#### [What you will do]
Format the data from the line with "If sorted from" up to and including the line with "3. the bird wing at (49,137)" as a numbered list, omitting any blank lines.

#### [Exercise data]
§

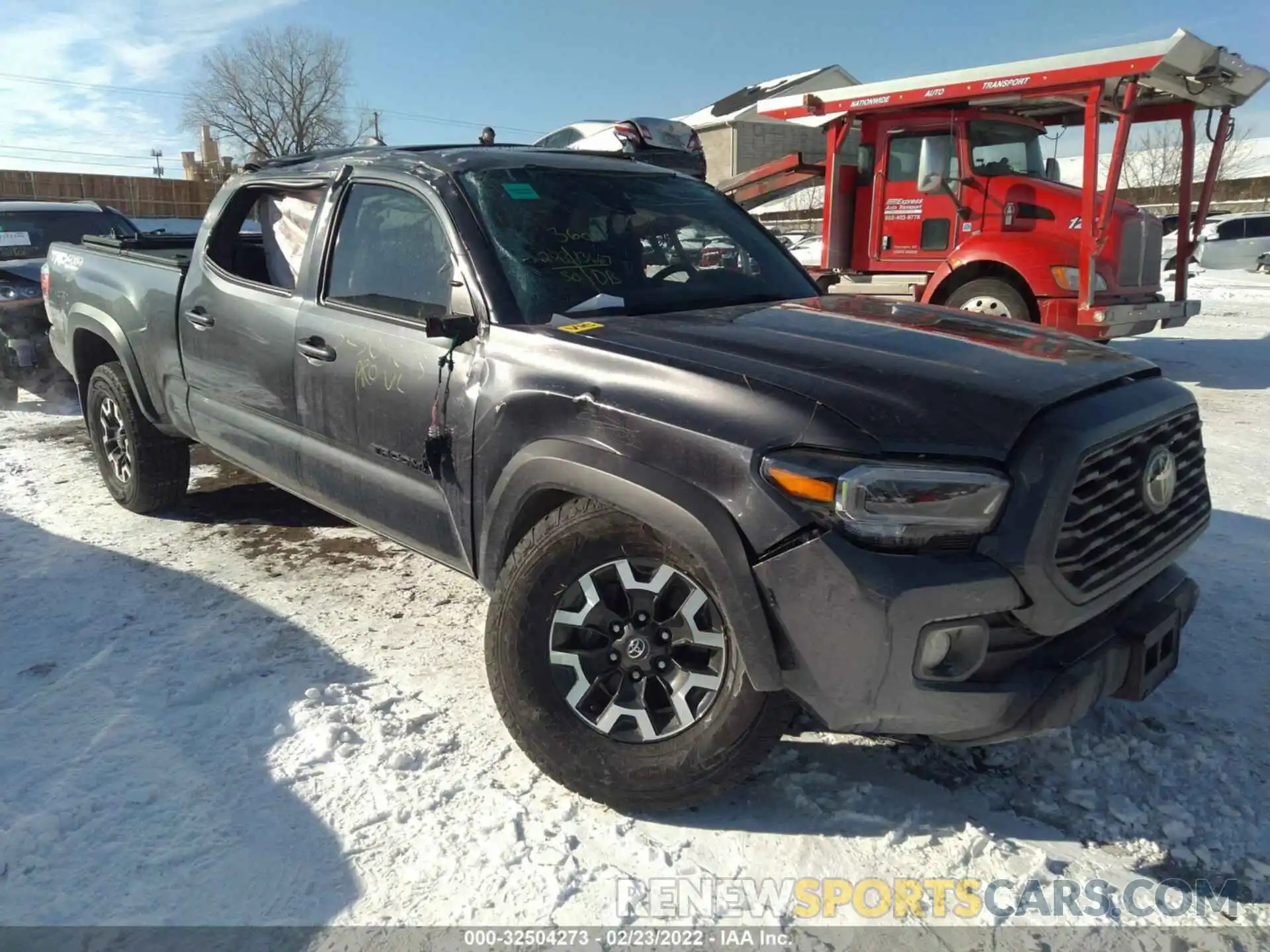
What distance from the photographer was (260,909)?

§

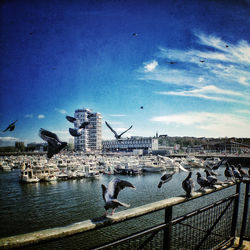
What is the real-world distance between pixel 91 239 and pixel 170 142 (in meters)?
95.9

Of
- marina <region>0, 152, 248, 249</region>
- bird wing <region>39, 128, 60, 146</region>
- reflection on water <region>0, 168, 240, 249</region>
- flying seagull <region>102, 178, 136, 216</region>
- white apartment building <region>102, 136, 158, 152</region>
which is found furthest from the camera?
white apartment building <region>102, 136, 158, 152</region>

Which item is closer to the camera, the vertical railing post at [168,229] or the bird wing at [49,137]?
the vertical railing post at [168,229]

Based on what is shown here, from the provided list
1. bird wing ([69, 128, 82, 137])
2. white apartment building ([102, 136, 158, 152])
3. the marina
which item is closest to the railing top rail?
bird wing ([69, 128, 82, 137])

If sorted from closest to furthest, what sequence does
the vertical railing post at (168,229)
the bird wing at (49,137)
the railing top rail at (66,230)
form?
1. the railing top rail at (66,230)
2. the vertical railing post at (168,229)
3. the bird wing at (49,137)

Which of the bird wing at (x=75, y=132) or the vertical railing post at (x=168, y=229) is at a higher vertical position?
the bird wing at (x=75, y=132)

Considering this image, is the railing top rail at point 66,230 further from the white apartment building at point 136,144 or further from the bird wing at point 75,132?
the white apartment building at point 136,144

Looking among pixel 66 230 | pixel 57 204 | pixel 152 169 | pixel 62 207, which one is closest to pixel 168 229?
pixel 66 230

§

#### [Completed task]
1. If sorted from closest to furthest, what sequence does
2. the vertical railing post at (168,229)
3. the bird wing at (49,137)
4. the railing top rail at (66,230)
5. form?
6. 1. the railing top rail at (66,230)
7. 2. the vertical railing post at (168,229)
8. 3. the bird wing at (49,137)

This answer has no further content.